After shutting down the Penguins offense on Thursday night, the Dallas Stars welcomed the high-flying Chicago Blackhawks to the American Airlines Center Saturday night, a team they haven’t had a ton of great success against the last couple of season.

The Stars luckily continued their solid play with a shutout of the Hawks, sending a host of Blackhawks fans in red gear leaving downtown Dallas a little less rowdy than when they arrived.

What did the numbers say about the Stars’ win?

StarsHawks_shots.0.png

I was surprised when I pulled this graph up. I thought the Stars were in control for most of the game, but the Hawks won the shot attempt battle. In the third period, you can tell the Stars were content to play it safe.

In these posts, I will also be including a chart that shows scoring chances. Scoring chances are loosely defined as shots generated from inside the black outlined area below.

scoring_chances_template__2_.0.png

StarsHawks_scoring_chances.0.png

Both teams traded scoring chances fairly even until early in the second when the Stars pulled away. Leaders in individual scoring chances were Patrick Eaves (5) and Colton Sceviour (4).

Your tasks:
• A. In the Stars–Blackhawks game recap, repeat the stretch from "What did the" through "outlined area below.".
• B. Answer these questions using the Stars–Blackhawks game recap:
(i) In which arena did the Stars host the Blackhawks on Saturday night?
(ii) Which team won the shot attempt battle?
(iii) Which player led in individual scoring chances with five?

Saved entries:
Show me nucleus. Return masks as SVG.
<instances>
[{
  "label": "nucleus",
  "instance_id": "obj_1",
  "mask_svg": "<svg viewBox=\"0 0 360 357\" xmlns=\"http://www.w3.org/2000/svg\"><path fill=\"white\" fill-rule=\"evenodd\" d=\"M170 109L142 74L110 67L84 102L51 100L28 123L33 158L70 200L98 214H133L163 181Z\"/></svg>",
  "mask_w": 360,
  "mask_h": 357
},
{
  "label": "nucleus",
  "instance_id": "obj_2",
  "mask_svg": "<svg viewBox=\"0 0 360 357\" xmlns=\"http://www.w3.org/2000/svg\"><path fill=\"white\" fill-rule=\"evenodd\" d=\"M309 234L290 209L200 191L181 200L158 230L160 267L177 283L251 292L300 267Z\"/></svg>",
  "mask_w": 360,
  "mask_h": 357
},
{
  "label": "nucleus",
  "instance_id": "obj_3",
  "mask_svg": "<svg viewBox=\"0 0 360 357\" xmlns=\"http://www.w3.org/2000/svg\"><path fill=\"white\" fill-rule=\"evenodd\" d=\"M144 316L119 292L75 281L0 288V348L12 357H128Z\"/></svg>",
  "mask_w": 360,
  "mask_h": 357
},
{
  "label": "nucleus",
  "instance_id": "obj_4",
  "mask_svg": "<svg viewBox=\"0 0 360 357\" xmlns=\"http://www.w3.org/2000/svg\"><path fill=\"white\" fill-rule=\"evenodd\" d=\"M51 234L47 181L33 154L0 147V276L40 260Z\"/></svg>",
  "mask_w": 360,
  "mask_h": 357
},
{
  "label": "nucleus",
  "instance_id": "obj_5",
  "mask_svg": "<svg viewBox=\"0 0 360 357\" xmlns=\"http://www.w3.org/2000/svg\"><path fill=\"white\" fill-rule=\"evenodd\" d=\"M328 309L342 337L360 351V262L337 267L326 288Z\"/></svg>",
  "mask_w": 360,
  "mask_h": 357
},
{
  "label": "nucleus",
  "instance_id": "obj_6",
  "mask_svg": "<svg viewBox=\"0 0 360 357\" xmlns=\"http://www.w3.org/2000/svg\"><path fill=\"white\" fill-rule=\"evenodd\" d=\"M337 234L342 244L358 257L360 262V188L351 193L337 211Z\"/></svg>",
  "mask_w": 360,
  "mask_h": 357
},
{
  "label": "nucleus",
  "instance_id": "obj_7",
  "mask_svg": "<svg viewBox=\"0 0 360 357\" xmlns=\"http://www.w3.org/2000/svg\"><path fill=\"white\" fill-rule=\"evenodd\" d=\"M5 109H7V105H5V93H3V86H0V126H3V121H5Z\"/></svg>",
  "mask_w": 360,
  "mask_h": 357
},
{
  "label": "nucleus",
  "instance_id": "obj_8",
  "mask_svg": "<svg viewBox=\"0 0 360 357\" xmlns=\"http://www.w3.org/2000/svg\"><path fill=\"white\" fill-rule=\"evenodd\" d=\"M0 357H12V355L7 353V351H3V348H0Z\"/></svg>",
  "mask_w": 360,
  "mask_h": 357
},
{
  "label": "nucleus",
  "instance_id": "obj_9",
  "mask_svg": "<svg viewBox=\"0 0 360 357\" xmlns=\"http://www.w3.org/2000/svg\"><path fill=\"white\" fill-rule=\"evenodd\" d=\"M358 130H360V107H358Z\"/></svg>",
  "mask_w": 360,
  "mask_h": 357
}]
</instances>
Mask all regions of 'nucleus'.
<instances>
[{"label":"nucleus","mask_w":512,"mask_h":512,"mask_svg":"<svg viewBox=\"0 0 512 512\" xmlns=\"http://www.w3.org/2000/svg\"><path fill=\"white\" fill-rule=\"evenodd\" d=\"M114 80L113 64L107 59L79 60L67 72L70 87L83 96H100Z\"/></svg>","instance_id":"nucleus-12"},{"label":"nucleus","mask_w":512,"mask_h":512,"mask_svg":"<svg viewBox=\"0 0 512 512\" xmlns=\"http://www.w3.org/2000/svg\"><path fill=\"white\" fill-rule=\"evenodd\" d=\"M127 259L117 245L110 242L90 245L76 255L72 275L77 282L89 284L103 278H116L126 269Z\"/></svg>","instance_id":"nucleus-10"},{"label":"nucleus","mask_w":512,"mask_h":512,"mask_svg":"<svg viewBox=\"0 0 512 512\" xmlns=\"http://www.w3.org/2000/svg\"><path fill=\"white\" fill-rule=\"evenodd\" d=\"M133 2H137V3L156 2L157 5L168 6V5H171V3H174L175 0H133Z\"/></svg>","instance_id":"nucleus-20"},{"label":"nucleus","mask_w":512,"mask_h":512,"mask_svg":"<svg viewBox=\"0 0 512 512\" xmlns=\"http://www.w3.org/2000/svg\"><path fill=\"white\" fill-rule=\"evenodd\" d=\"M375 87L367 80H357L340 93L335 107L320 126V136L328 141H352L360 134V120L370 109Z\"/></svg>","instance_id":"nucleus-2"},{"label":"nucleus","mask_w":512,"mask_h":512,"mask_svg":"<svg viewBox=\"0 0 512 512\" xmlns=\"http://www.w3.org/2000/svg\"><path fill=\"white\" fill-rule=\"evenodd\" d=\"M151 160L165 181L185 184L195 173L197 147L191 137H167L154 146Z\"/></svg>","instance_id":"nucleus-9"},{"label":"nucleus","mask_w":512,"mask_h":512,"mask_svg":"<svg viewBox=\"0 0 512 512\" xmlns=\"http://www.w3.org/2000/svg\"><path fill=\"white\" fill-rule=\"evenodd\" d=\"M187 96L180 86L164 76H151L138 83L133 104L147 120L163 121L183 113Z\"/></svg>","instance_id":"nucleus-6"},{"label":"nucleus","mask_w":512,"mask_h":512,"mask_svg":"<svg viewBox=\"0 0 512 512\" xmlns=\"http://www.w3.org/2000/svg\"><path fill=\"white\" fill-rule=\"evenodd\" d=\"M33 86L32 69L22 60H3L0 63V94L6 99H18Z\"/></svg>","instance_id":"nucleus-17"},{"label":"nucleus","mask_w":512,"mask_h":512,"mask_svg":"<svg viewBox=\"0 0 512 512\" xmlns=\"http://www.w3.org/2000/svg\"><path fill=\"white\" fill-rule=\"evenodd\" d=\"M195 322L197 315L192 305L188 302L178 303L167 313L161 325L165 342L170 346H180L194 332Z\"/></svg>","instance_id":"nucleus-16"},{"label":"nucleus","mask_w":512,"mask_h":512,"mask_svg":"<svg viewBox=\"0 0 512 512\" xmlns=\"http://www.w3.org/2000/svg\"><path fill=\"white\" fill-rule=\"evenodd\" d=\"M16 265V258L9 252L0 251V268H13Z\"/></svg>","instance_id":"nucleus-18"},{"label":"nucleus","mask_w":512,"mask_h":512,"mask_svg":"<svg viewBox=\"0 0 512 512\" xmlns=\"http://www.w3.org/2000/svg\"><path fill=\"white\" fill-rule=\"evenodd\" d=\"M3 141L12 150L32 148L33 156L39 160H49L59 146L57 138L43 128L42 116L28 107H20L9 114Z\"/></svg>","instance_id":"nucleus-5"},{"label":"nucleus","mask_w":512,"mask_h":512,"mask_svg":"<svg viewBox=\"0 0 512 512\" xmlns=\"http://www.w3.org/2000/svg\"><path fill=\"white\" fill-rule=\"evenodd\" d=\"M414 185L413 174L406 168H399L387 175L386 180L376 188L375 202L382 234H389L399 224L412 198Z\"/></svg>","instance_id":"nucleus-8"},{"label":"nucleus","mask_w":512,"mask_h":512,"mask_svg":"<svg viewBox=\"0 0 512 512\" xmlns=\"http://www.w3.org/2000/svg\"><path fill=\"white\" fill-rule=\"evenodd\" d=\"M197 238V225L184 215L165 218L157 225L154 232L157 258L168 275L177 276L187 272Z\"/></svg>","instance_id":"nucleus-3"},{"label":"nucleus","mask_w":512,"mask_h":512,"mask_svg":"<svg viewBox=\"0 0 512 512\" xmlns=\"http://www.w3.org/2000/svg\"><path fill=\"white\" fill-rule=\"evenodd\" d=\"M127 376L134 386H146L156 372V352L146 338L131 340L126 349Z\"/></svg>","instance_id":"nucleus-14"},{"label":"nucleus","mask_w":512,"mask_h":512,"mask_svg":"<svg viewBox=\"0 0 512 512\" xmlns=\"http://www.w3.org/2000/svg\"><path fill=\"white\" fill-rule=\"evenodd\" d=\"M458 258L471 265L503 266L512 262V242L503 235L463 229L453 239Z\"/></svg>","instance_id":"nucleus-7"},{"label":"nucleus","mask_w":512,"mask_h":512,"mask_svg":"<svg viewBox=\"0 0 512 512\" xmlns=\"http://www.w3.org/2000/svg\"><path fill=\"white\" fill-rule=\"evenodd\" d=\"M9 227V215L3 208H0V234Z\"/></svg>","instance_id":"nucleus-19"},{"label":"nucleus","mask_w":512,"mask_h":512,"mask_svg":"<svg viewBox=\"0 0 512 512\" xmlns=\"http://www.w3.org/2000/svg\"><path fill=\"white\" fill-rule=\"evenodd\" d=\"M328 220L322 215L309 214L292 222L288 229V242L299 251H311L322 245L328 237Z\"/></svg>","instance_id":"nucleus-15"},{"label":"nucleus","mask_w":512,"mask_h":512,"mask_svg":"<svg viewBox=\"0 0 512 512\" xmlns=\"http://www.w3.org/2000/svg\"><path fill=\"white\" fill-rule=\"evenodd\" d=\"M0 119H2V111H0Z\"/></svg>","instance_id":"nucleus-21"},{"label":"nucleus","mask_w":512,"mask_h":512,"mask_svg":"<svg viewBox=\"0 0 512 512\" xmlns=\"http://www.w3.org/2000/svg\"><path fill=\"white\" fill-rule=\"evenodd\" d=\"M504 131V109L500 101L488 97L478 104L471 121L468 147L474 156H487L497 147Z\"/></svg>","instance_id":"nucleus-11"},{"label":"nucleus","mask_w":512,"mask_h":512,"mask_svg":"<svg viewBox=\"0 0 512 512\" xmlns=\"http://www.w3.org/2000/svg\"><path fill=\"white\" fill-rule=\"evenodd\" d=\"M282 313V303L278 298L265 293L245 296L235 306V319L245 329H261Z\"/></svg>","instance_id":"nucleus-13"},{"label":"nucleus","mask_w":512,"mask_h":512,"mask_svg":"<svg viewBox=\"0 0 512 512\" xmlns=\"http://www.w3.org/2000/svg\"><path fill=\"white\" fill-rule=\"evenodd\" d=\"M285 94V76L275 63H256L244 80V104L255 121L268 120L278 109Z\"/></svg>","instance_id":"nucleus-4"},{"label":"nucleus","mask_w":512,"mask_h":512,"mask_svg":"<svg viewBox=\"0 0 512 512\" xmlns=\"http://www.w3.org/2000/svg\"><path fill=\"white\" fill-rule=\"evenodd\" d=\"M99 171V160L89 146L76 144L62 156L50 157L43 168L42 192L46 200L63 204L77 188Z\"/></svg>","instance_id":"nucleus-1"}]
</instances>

Responses by item number:
• A.
What did the numbers say about the Stars’ win?

StarsHawks_shots.0.png

I was surprised when I pulled this graph up. I thought the Stars were in control for most of the game, but the Hawks won the shot attempt battle. In the third period, you can tell the Stars were content to play it safe.

In these posts, I will also be including a chart that shows scoring chances. Scoring chances are loosely defined as shots generated from inside the black outlined area below.

• B.
(i) The American Airlines Center.
(ii) The Chicago Blackhawks.
(iii) Patrick Eaves.